Задания:
- a) Определите, согласуется ли с фрагментом страницы каждое из утверждений: (i) произведения Берио или Штокхаузена названы «открытыми» в чисто метафорическом смысле; (ii) подобное истолкование фактов названо парадоксальным и неточным; (iii) двусмысленность, к которой дают повод такие эксперименты, названа бесплодной. На каждое ответьте «да» или «нет» и приведите точную цитату из фрагмента, на которой основан ответ.
- b) Как, согласно фрагменту страницы, автор вроде бы рассматривает «незаконченные» вещи, которые вверяет истолкователю?
- c) Объясните по фрагменту страницы, почему двусмысленность, которую порождает внешняя сторона таких музыкальных экспериментов, названа продуктивной.

Фрагмент страницы:

Добавить в цитаты Настройки чтения

Страница 16 из 20



Ясно, однако, что, например, произведения, принадлежащие Берио или Штокхаузену, являются «открытыми» в менее метафорическом и куда более осязаемом значении; попросту говоря, это «незаконченные» вещи, которые автор вроде бы вверяет истолкователю, рассматривая их как детали игрового конструктора и словно не интересуясь, чем все это закончится. Подобное истолкование фактов парадоксально и неточно, однако чисто внешняя сторона таких музыкальных экспериментов дает повод к двусмысленности, хотя и продуктивной, так как озадачивающие, выбивающие из колеи особенности данного эксперимента должны показать нам, почему сегодня художник ощущает потребность работать именно в этом направлении, какой этап исторического развития эстетического чувства он при этом выражает, какие культурные аспекты нашей эпохи ему сопутствуют и как этот эксперимент надо рассматривать в свете теории эстетики.

Фрагменты набора данных:
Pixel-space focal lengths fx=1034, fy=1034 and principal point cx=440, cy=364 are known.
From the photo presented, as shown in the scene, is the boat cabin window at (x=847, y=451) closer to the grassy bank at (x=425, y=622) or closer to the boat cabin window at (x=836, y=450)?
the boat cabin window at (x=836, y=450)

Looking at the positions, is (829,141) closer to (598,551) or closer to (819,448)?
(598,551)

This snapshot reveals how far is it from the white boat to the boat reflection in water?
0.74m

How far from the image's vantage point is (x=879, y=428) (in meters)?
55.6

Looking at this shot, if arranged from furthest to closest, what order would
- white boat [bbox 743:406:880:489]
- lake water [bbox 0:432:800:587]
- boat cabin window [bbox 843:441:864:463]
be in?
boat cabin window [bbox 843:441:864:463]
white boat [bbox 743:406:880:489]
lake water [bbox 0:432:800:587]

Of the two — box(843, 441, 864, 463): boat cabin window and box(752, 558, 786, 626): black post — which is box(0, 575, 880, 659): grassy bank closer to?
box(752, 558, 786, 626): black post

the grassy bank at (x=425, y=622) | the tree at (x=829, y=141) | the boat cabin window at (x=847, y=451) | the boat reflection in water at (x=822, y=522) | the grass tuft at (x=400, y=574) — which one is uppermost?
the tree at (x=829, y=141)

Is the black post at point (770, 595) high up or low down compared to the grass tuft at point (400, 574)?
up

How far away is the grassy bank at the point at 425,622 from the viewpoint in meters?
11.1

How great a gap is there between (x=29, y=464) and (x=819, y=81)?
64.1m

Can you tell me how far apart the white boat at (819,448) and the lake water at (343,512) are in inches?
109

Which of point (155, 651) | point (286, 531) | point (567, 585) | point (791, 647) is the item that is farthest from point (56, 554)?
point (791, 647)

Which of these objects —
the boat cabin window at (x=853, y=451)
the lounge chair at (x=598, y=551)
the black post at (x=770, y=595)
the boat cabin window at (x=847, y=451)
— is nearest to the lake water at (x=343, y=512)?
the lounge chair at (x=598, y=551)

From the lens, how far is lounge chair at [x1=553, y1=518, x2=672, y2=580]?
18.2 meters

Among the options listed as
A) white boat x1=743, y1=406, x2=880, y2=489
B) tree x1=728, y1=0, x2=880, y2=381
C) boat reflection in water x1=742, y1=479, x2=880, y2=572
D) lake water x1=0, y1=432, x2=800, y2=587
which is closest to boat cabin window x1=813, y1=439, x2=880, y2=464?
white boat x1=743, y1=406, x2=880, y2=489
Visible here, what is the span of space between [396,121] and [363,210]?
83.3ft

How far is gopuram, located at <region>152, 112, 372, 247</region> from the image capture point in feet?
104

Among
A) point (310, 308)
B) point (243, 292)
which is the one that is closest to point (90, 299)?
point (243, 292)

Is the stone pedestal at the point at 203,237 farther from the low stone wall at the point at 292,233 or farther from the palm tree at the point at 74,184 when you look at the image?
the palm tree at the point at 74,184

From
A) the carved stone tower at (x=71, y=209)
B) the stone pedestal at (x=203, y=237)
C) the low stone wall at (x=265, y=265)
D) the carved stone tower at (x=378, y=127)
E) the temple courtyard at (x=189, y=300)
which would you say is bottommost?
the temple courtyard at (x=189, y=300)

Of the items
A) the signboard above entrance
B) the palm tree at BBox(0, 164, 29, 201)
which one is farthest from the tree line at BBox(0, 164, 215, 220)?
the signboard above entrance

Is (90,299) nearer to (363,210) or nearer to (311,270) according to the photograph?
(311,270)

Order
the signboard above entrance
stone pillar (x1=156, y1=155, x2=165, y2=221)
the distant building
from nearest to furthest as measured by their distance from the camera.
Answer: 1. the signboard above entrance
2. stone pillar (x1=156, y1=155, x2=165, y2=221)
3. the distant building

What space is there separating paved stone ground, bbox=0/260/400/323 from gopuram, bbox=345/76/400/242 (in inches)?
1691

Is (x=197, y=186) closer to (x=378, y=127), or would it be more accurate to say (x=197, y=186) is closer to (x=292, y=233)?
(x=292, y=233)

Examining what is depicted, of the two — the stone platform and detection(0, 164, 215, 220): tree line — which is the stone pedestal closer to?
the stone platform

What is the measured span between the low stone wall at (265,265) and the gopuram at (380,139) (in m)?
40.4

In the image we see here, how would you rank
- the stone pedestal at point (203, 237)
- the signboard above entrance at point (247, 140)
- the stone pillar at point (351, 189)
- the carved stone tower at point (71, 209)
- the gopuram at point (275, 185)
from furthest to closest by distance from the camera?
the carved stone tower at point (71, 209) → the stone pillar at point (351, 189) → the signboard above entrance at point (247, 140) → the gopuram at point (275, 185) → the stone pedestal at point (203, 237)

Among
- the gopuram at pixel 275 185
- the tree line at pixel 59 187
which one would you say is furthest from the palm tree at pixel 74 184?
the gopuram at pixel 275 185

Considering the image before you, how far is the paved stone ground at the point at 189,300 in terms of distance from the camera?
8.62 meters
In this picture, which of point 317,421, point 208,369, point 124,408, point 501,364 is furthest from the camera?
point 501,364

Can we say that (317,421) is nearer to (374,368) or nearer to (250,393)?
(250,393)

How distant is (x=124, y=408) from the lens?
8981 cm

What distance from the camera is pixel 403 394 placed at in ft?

Ответы к заданиям:
- a)
(i) Нет: «являются «открытыми» в менее метафорическом и куда более осязаемом значении».
(ii) Да: «Подобное истолкование фактов парадоксально и неточно».
(iii) Нет: «дает повод к двусмысленности, хотя и продуктивной».

- b) Как детали игрового конструктора, словно не интересуясь, чем все это закончится.

- c) Она продуктивна, так как озадачивающие, выбивающие из колеи особенности эксперимента должны показать, почему сегодня художник ощущает потребность работать именно в этом направлении. Они же должны показать, какой этап исторического развития эстетического чувства он выражает, какие культурные аспекты эпохи ему сопутствуют и как рассматривать этот эксперимент в свете теории эстетики.